First Department of Internal Medicine, School of Medicine, University of Occupational and Environmental Health, Yahatanishi-ku, Kitakyushyu, Japan.
FEBS Lett. 2010 Jan 4;584(1):61-6. doi: 10.1016/j.febslet.2009.11.082.
Although increased vascular permeability is known to be a major characteristic of diabetic vasculopathy, the precise mechanisms and relevance of advanced glycation end products (AGE) to hyperpermeability of vessels remains unclear. Here, we studied changes in cytoskeletal configuration and the signaling mechanism induced by AGE in human endothelial cells. AGE-BSA stimulation induced Rho activation, intercellular gap formation, prominent actin stress fiber and cell contraction without changing VE-cadherin, and subsequently transendothelial diffusion of FITC-labeled dextran. These processes induced by AGE-BSA were inhibited by either Rho-kinase inhibitor Y27632 or anti-RAGE antibody. We also showed that RhoA and RAGE spontaneously formed a complex. These findings suggest that activation of RAGE/Rho is involved in AGE-BSA-induced hyperpermeability through gap formation and actin reorganization in diabetes.
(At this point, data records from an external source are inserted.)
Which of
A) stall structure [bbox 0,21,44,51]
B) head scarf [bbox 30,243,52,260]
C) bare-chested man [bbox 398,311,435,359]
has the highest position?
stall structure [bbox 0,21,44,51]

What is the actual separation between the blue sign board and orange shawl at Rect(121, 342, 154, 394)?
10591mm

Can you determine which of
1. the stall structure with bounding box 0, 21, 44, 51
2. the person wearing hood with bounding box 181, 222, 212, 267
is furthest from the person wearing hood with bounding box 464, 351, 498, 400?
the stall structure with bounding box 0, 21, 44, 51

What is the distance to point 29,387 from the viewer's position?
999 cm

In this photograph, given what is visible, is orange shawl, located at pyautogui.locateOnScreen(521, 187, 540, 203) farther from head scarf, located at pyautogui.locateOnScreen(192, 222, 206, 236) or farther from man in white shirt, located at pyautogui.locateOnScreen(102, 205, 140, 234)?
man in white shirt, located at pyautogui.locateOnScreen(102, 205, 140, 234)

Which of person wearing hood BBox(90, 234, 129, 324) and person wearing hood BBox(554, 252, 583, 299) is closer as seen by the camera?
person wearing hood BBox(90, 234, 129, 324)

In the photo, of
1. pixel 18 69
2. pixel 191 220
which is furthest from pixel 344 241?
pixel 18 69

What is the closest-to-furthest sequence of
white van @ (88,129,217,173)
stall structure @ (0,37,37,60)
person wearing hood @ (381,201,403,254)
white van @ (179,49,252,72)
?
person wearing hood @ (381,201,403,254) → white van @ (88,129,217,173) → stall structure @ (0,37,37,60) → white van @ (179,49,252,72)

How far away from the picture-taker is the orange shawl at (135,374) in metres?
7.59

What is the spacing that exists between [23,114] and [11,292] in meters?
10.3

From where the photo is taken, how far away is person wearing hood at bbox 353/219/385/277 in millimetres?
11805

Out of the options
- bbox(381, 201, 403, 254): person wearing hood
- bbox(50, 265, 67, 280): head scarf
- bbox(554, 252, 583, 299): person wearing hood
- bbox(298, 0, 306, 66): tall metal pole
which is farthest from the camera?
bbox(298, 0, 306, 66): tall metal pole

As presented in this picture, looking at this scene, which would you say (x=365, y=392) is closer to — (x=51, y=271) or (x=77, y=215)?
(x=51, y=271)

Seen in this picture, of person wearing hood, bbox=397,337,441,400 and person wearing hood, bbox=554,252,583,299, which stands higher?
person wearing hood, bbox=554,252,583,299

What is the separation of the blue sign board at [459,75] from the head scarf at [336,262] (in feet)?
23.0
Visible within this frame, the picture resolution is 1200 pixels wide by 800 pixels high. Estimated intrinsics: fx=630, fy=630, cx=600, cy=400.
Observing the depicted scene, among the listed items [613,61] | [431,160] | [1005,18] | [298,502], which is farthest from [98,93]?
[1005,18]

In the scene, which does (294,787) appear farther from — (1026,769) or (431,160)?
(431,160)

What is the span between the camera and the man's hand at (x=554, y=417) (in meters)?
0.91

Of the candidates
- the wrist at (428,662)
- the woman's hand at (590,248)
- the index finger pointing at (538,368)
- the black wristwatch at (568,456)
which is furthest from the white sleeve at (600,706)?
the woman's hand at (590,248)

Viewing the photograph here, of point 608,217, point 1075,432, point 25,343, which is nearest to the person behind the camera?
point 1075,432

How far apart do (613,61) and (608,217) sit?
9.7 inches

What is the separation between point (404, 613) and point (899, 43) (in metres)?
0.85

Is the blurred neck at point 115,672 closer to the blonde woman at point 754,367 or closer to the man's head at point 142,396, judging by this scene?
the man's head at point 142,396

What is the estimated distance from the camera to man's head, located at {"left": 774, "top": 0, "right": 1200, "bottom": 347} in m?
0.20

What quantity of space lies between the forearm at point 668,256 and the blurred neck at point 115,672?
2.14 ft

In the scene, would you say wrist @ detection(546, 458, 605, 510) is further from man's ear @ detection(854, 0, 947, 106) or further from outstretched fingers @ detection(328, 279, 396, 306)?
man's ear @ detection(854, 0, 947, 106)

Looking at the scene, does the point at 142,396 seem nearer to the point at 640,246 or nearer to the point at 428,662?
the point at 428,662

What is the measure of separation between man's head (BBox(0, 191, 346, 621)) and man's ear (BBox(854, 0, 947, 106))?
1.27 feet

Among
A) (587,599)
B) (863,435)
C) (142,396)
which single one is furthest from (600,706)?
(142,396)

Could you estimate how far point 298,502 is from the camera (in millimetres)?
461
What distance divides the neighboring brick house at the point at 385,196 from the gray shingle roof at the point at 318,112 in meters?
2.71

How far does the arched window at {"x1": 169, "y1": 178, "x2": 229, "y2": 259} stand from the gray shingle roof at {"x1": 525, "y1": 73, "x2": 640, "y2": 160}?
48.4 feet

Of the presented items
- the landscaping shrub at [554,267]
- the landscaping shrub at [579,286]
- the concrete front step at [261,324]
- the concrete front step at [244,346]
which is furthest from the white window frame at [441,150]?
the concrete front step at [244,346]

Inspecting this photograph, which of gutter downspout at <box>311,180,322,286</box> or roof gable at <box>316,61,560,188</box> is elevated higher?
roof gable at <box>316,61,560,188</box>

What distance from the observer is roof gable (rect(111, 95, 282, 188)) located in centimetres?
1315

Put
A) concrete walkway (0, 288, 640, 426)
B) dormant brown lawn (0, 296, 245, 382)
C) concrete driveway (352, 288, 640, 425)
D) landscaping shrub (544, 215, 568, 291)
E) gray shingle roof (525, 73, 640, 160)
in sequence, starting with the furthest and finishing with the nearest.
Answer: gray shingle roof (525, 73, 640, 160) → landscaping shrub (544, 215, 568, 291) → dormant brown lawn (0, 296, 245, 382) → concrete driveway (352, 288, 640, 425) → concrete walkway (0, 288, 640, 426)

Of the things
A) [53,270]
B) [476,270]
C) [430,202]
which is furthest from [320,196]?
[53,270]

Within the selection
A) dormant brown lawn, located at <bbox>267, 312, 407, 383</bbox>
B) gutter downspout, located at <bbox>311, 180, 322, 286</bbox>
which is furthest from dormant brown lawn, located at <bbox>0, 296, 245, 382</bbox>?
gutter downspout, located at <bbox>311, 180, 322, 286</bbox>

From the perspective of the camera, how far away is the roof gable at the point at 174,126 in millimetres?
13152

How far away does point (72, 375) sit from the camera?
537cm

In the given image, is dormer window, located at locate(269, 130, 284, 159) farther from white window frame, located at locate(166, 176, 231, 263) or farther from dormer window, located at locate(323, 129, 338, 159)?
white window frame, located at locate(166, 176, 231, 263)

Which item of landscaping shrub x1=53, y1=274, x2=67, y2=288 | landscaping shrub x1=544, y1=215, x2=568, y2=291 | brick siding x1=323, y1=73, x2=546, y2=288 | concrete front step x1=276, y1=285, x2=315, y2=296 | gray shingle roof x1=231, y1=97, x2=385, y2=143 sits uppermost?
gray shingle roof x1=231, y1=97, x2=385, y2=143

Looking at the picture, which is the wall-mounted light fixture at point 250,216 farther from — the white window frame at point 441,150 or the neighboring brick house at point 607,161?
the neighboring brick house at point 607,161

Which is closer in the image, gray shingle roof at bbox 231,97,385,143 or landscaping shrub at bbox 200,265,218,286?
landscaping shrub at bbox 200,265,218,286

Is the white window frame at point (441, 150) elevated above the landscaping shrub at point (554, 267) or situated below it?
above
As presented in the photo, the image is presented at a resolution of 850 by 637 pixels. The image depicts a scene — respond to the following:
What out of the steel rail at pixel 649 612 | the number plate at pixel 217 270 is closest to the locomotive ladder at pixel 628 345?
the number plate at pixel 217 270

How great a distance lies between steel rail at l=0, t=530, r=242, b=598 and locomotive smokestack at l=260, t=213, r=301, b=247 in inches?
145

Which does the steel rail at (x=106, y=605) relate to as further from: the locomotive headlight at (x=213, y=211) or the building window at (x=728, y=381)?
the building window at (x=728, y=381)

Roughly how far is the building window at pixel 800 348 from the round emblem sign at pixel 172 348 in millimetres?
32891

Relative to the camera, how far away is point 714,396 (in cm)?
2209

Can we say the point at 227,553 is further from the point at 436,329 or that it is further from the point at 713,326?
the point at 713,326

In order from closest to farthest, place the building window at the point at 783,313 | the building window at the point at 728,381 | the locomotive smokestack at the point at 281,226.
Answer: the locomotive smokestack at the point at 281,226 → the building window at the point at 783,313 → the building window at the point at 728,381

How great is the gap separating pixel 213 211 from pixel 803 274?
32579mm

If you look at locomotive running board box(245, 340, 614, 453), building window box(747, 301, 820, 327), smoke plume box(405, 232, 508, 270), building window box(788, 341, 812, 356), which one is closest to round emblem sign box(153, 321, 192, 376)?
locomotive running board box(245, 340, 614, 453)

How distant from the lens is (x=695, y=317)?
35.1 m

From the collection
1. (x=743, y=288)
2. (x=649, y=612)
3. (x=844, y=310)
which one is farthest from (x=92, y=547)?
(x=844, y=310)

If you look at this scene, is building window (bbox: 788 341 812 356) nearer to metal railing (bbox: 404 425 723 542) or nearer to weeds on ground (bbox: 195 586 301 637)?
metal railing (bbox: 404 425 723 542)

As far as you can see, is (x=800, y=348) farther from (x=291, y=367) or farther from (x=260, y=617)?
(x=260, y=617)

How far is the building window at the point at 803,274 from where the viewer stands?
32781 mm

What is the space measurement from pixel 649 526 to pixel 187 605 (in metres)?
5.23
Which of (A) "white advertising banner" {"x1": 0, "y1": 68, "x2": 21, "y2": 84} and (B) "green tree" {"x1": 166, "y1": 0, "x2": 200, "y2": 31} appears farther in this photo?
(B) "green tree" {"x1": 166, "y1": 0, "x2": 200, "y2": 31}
尽管血管通透性增加是糖尿病血管病变的主要特征,但晚期糖基化终产物 (AGE) 对血管高通透性的确切机制和相关性仍不清楚。在这里,我们研究了 AGE 在人内皮细胞中诱导的细胞骨架构象变化和信号转导机制。AGE-BSA 刺激诱导 Rho 激活、细胞间间隙形成、明显的肌动蛋白应力纤维和细胞收缩,而不改变 VE-钙粘蛋白,随后 FITC 标记的葡聚糖穿过血管内皮扩散。AGE-BSA 诱导的这些过程被 Rho 激酶抑制剂 Y27632 或抗 RAGE 抗体抑制。我们还表明,RhoA 和 RAGE 自发形成复合物。这些发现表明,RAGE/Rho 的激活通过糖尿病中间隙形成和肌动蛋白重排参与 AGE-BSA 诱导的通透性增加。